Compared to the previous study of 2016, the absolute corporate loss has thus not changed. However, for 39 percent of those surveyed, the damage and threat to their companies from product piracy has further intensified in the past two years. Converted into jobs, a loss of 7.3 billion euros corresponds to almost 33,000 jobs. "In addition to the loss of sales and jobs, there are other consequences in the companies affected that are difficult to assess in monetary terms, such as loss of image, loss of market advantage or unjustified claims for recourse," explained Zimmermann.
"In addition to the loss of sales and jobs, there are other consequences in the companies affected that are difficult to assess in monetary terms, such as loss of image, loss of market advantage or unjustified claims for recourse"
Counterfeits are a security risk
The VDMA has conducted the study on product piracy every two years since 2003. For the first time this year there has been a change in counterfeit products: While previously the focus was on purely technical imitations, imitations of the external appearance or entire brands are now increasingly becoming a problem.

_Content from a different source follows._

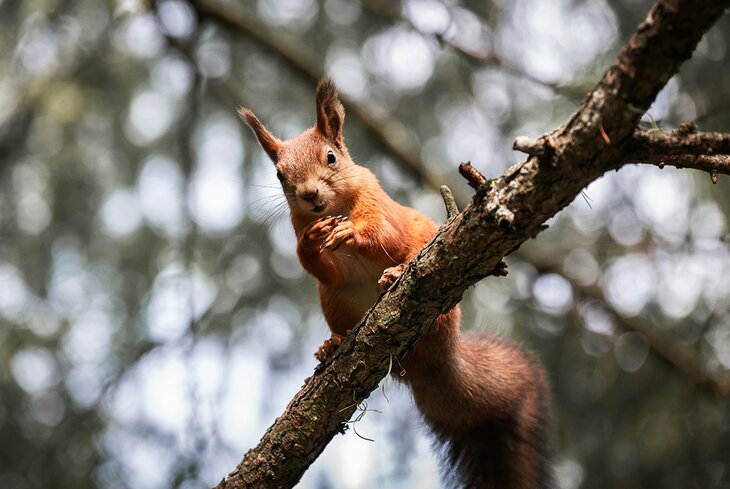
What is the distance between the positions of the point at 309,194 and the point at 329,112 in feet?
1.79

Plagiarists want to profit from the good image of a company through optical imitation. Counterfeit products are a verifiable security risk, though: 36 percent of companies report counterfeits that pose a risk to operators or users or the environment. It is also worrying that the distribution of counterfeit products via B2B-platforms on the Internet has increased sharply - from 28 percent in 2016 to 40 percent now.
China remains the biggest plagiarist
The People's Republic of China remains the undisputed leader both in sales and especially in the production of counterfeit products. 82 percent of the companies surveyed named China as the place of origin of counterfeit products. The country is also the most frequently mentioned market (44 percent) for counterfeit products. German domestic competition follows the Chinese in this field by a clear margin. The theft of ideas in the neighborhood is declining - only 19 percent cited German companies as a source of plagiarism. In 2016, the figure was 24 percent. Italy follows closely behind (18 percent cited).

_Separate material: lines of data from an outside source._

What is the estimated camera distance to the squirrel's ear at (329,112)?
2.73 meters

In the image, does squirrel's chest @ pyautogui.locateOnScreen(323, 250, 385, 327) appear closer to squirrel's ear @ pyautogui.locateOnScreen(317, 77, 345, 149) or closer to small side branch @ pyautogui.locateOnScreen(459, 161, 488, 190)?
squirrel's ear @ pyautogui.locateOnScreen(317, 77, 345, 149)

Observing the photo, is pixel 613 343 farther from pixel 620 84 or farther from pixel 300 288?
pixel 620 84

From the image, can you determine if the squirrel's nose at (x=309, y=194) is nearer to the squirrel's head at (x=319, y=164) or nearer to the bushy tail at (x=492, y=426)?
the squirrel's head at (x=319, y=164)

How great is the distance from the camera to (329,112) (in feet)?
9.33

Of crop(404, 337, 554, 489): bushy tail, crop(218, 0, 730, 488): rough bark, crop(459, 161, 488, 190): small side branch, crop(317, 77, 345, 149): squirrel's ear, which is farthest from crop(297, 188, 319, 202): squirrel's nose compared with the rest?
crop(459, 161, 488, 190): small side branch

The Chinese counterfeit products are not only produced for local sales, but are also marketed worldwide. "VDMA members - even in Germany - often report to us about dealers and counterfeiters who resell their plagiarisms with only minor changes despite legally binding judgements or who are found undiminished at trade fairs even after numerous plagiarism cases," criticizes Zimmermann. "Local activities - i.e. in typical plagiarism countries - are not nearly sufficient to adequately support companies in the fight against plagiarism.
Two thirds of the companies are fighting back
In the case of plagiarism, the means of choice is to enforce the applicable rights at first out-of-court and then under civil law. However, more than a third of the companies concerned are not taking any measures. This is particularly true of small and medium-sized enterprises, but also depends on the knowledge of the specific counterfeiter. There is great disappointment among the companies surveyed about the support abroad. 85 percent of those affected complain about a lack of support from the respective authorities, 83 percent lack the necessary commitment of the local trade fair companies abroad.
The study Product Piracy 2018 was conducted by the Fraunhofer Institute for Applied and Integrated Security (AISEC) based on a survey of VDMA members in March/April 2018. Nearly 140 member companies from the mechanical engineering sector took part in the survey. A good half of these were companies with annual sales of up to 100 million euros.